──────── DATA SHOWN

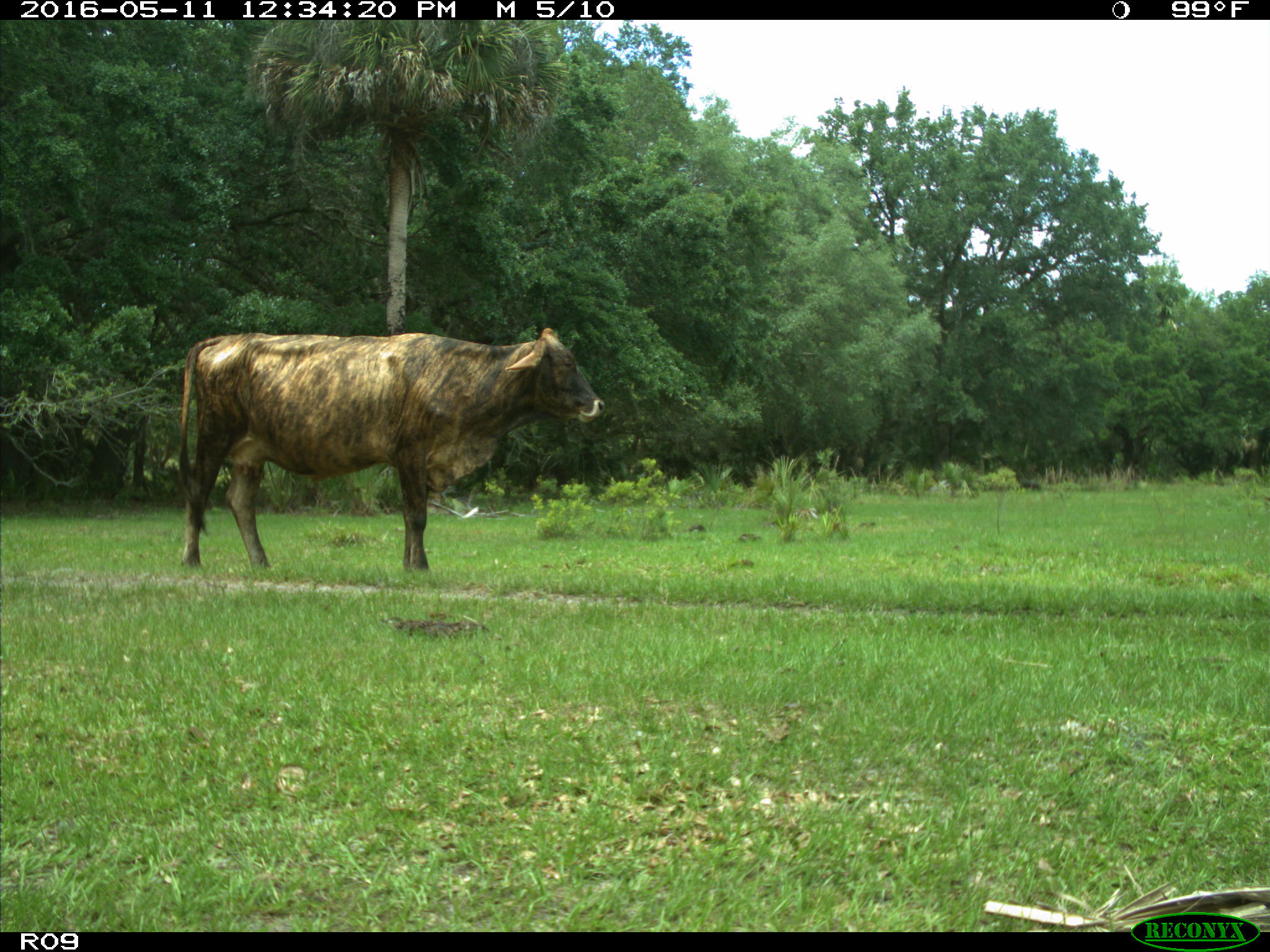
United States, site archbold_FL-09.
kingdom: Animalia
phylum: Chordata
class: Mammalia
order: Artiodactyla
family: Bovidae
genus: Bos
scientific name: Bos taurus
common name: domestic cow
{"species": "Bos taurus (domestic cow)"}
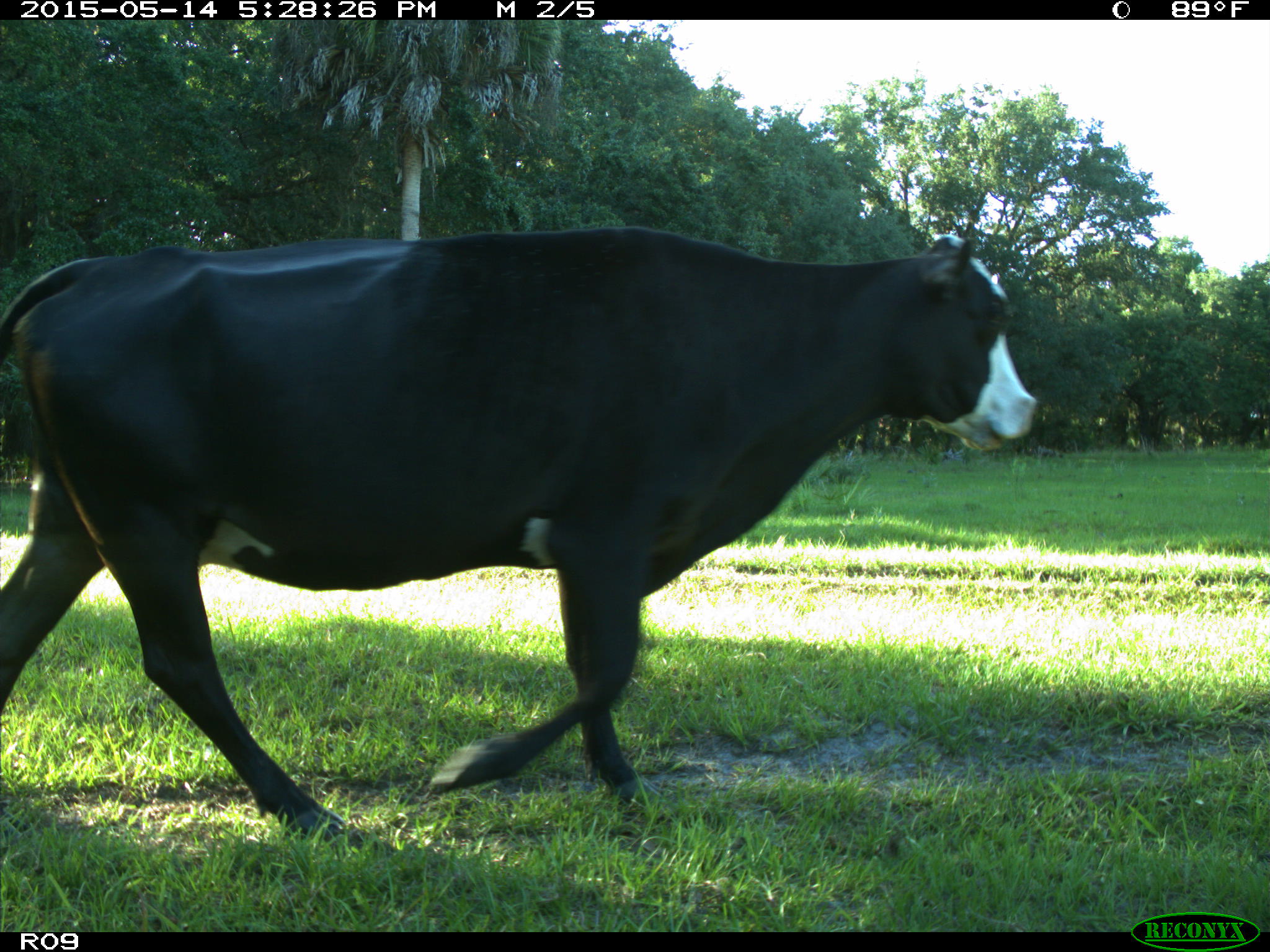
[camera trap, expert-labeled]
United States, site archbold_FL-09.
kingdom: Animalia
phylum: Chordata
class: Mammalia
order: Artiodactyla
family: Bovidae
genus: Bos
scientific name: Bos taurus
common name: domestic cow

────────────────

### HOW TO COMPLETE THIS TASK:
Nothing but the records above, retyped exactly and stripped of images, should appear in the answer.

### ANSWER BELOW:
United States, site archbold_FL-09.
kingdom: Animalia
phylum: Chordata
class: Mammalia
order: Artiodactyla
family: Bovidae
genus: Bos
scientific name: Bos taurus
common name: domestic cow
{"species": "Bos taurus (domestic cow)"}
[camera trap, expert-labeled]
United States, site archbold_FL-09.
kingdom: Animalia
phylum: Chordata
class: Mammalia
order: Artiodactyla
family: Bovidae
genus: Bos
scientific name: Bos taurus
common name: domestic cow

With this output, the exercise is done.